Publié le 19 février 2011 par Alteroueb

Sur le chemin du boulot ou aucun centimètre carré de trottoir ne m’est inconnu, je me dépêchais pour me mettre à l’abri de la bise matinale quand j’ai été tiré de ma torpeur par un fracas soudain, mais pas inhabituel. Deux véhicules venaient de froisser un peu de tôle sur un axe majeur de la métropole lyonnaise. En somme, rien que du parfaitement ordinaire et insignifiant, d’autant plus qu’il n’y avait aucune blessure à déplorer.

Mais les choses ont rapidement évolué, et l’histoire, de mon point de vue, est devenue rapidement intéressante. Un des automobilistes a surgi de son véhicule et s’en est pris avec une rare véhémence à son camarade d’infortune, l’inondant d’insultes à la mode sans aucune autre forme de procès. La scène était un brin cocasse. Après s’être comporté sur la route en irresponsable, en prenant des risques au mépris des règles et des autres, le voilà dans un rôle de l’avocat général, vociférant, l’œil féroce, le poing vengeur, accusant la victime de tous les maux…

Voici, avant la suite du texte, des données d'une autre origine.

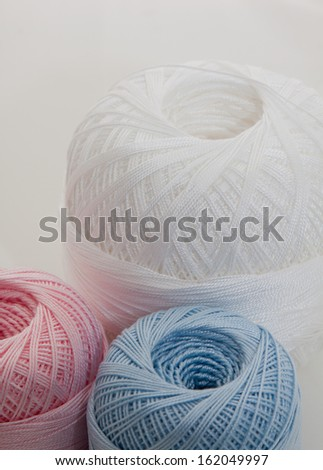vertical blue, white and rose balls for knitting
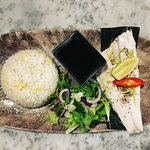Steamed Seabass served with a side of Fried Rice and Salad.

C’est une bien curieuse réaction, mais elle est particulièrement d’actualité. Plutôt que de faire profil bas, et face à l’évidente évidence, de reconnaître ses torts, les auteurs de faits portant préjudice, les fauteurs de troubles ou d’actes malveillants ont une tendance maladive à ne rien reconnaître, à nier farouchement, à faire supporter les responsabilités à autrui…

Coup de ciseaux
Dernière histoire en date, celle d’une patiente d’un établissement financier médical lyonnais particulièrement lucratif. Après six mois de douleurs abdominales, elle a du faire face à la désinvolture d’un chirurgien un rien agacé, refusant de réopérer d’urgence pour retirer une pince chirurgicale de 10 cm malencontreusement oubliée. Un petit mot d’excuse ? Vous n’y pensez pas. En politique, c’est la même chanson. C’est d’ailleurs de là que vient l’exemple. Eric Woerth, le boulot de sa femme, la légion d’honneur, les enveloppes de Mamie Zinzin, l’hippodrome, puis rien. Michèle Alliot-Marie, ses errements diplomatiques, ses devoirs de vacances et ses petites combines familiales, encore rien. Brice Hortefeux, ses condamnations pour propos ouvertement racistes, ses avis sur la justice, toujours rien. Etc, etc… Le vrai, le faux, le manipulé, quitte à menacer au grand jour, à cambrioler, à traiter les journalistes de trotskistes, qu’importe. Ils se moquent ouvertement des conséquences, ils se moquent du monde. En mai et juin 2009, quelques ministres et députés anglais, pris la main dans le sac pour avoir un peu trop abusé de leurs prérogatives, ont démissionné. Pas en France, malgré des faits avérés, incontestables… A l’image de quelques dictateurs, quand on tient le manche, il n’est pas question de le lâcher.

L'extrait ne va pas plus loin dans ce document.